Избранный отрывок
Ниже представлен объективный, насколько возможно, и краткий отчет о физическом состоянии субъекта, Кристофера Эрика Хитченса, наслаждающегося пятьдесят девятым летом жизни в момент написания данных строк. Препятствия к продолжению данного наслаждения приведены ниже в специально неупорядоченной последовательности.
Субъект — обладатель набора славных генов, доставшихся от обоих родителей, и несколько десятилетий безжалостно эксплуатировал это наследственное преимущество. Первичный осмотр характерных черт лица, в том виде, как те мелькают в зеркале для бритья, выявляет относительную немногочисленность складок или морщин и весьма приемлемый минимум двойных или тройных подбородков. Не исключено, однако, что в момент осмотра кожа натянулась так плотно по всему телу (как на морской свинке) по причине холода. Более того, эффект легендарных голубых глаз и длинных, загнутых вверх ресниц (неотразимый на протяжении целого ряда лет для обоих полов на пяти континентах) несколько поблек вследствие разрушительного действия красных угрей и блефарита, в иные дни сообщающих лицу причудливость, а временами создающих прискорбное впечатление, что лицо осыпано перхотью. Возможно, поэтому бриться по утрам субъект предпочитает в облаках сизого сигаретного дыма, окутывающего все туманом иллюзии. (К сведению — это никак не объясняет привычки субъекта курить в душе.)

Задания к упражнению
#1 Переведите на английский язык следующее предложение из отрывка: «Субъект — обладатель набора славных генов, доставшихся от обоих родителей, и несколько десятилетий безжалостно эксплуатировал это наследственное преимущество.»
#2 По отрывку объясните, почему субъект, возможно, предпочитает бриться по утрам в облаках сигаретного дыма.
#3 Верните из отрывка точную копию фрагмента начиная со слов «Ниже представлен объективный, насколько» и заканчивая словами «специально неупорядоченной последовательности.».

Исходные данные

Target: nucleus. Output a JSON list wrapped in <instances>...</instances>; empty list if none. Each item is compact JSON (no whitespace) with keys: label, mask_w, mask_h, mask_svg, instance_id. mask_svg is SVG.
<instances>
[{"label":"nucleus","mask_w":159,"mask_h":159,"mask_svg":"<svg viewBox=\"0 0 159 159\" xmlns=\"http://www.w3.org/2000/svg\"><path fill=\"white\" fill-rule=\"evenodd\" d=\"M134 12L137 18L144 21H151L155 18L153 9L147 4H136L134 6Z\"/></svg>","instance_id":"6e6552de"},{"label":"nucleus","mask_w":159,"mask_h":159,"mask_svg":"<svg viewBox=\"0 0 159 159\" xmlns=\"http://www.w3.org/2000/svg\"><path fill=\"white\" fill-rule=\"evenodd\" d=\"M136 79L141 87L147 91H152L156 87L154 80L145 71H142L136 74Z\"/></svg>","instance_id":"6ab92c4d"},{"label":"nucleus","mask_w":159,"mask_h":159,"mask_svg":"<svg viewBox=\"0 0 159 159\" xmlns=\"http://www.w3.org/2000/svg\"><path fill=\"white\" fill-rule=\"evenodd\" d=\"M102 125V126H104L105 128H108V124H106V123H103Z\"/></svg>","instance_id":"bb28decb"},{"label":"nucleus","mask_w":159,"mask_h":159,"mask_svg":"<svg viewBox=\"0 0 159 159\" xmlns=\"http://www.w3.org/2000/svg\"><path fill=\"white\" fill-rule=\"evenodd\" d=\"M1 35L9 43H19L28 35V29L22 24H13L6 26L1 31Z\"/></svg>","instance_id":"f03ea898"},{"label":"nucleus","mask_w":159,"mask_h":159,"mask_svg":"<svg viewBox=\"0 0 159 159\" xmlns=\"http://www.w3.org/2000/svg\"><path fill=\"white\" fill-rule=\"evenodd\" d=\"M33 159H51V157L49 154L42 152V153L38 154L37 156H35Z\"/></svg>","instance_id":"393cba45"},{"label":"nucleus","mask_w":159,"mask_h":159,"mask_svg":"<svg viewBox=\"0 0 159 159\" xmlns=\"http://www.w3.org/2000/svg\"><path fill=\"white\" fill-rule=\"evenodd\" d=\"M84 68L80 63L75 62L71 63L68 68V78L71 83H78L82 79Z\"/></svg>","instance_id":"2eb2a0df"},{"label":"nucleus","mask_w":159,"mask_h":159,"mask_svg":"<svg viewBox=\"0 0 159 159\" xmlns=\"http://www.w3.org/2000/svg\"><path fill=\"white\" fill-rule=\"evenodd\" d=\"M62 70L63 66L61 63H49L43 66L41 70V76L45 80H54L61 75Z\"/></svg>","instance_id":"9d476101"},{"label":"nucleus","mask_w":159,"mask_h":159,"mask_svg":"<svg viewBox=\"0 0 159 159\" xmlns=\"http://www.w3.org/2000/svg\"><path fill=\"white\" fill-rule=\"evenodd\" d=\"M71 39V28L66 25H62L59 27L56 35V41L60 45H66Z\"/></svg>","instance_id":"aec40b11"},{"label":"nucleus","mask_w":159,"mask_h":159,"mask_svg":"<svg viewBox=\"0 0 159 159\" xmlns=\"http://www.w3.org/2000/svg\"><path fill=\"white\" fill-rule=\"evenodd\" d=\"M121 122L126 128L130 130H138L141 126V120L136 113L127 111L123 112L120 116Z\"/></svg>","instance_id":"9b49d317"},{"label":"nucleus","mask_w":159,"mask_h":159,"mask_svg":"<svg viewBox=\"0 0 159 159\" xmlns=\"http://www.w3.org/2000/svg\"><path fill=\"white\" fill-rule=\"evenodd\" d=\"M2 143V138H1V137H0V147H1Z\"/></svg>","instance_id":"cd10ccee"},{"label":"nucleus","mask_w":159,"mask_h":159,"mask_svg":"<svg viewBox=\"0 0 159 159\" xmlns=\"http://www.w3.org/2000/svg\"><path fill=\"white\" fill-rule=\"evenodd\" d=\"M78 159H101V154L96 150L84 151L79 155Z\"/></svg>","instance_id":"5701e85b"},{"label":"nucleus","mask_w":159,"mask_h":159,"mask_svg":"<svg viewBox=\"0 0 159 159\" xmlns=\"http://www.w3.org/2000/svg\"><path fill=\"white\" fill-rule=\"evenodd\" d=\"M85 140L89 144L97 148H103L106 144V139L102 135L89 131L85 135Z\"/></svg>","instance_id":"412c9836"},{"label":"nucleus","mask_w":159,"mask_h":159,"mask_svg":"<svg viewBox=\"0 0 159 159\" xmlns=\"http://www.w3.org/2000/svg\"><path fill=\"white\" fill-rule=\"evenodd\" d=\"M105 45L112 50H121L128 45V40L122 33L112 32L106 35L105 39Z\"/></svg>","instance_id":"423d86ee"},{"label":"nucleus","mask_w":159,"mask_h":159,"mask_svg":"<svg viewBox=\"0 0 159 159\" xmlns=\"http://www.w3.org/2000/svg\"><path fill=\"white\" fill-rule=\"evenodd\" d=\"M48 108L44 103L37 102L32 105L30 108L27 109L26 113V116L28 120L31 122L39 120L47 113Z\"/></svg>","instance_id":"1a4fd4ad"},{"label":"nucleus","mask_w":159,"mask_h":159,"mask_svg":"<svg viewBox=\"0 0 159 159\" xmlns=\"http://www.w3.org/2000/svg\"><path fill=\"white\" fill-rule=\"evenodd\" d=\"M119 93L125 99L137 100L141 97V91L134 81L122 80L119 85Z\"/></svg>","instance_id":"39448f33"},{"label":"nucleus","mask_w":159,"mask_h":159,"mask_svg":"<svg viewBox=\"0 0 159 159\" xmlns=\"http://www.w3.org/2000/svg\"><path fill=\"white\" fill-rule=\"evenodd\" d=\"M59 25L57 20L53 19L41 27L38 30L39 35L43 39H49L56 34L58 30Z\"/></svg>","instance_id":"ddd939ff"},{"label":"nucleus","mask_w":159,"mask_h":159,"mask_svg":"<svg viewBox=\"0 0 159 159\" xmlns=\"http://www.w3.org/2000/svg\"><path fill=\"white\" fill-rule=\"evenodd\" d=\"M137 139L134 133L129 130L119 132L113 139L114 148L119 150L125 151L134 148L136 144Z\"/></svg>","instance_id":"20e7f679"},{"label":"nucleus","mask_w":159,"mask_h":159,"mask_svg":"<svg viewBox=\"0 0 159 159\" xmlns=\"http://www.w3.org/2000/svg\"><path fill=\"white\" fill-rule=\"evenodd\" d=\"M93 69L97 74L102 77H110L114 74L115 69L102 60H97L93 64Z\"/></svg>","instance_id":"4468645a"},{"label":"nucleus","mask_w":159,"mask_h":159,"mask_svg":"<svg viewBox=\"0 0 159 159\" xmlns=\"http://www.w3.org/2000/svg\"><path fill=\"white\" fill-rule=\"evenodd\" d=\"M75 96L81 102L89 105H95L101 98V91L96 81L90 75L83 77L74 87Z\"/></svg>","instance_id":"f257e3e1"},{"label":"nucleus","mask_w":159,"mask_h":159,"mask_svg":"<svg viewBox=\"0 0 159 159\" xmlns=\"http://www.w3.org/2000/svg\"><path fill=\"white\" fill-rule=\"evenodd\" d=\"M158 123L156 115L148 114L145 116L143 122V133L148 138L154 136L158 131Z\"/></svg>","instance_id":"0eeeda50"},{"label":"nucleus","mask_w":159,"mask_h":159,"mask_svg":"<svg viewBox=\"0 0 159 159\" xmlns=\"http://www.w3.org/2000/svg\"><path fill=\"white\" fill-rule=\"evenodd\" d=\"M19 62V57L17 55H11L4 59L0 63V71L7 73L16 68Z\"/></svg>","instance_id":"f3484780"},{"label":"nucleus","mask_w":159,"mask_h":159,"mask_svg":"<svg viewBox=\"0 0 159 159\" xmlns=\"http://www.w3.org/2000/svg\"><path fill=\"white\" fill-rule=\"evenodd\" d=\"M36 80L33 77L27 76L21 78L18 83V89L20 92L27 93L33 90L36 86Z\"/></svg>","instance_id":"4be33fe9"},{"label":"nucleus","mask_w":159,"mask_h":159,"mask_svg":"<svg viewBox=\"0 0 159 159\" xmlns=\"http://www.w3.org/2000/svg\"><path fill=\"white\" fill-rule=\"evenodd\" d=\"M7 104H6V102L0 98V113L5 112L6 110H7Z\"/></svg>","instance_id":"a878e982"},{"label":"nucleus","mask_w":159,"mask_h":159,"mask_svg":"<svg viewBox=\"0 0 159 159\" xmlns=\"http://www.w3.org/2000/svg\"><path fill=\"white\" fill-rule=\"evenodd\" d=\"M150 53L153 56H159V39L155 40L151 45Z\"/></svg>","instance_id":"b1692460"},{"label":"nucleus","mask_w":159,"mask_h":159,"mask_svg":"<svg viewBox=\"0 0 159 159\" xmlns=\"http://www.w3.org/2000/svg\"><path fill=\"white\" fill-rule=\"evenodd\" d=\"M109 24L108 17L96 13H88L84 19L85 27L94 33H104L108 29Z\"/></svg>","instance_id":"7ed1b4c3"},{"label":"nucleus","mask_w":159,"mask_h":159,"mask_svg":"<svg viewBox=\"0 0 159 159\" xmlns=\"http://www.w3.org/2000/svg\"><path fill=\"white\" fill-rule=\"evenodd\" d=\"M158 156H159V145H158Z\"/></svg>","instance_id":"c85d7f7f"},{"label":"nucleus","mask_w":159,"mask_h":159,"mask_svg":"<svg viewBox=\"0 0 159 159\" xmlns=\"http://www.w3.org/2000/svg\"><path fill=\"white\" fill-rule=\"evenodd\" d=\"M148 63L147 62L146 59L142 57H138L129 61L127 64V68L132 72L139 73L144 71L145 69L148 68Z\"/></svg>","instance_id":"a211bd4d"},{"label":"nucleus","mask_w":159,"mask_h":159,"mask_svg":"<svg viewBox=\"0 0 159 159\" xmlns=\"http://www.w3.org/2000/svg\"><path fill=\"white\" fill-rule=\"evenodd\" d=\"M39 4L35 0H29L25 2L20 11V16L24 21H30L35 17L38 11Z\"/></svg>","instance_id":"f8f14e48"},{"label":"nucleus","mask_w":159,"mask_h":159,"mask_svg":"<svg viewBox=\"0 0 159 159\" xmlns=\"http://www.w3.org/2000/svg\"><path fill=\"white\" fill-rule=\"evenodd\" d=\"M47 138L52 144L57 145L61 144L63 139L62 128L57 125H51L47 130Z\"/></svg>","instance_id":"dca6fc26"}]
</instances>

Ваши ответы
#1 The subject is the possessor of a set of fine genes inherited from both parents, and for several decades he ruthlessly exploited this hereditary advantage.

#2 Красные угри и блефарит придают его лицу причудливость и временами создают впечатление, что оно осыпано перхотью. Сизый дым окутывает всё туманом иллюзии.

#3
Ниже представлен объективный, насколько возможно, и краткий отчет о физическом состоянии субъекта, Кристофера Эрика Хитченса, наслаждающегося пятьдесят девятым летом жизни в момент написания данных строк. Препятствия к продолжению данного наслаждения приведены ниже в специально неупорядоченной последовательности.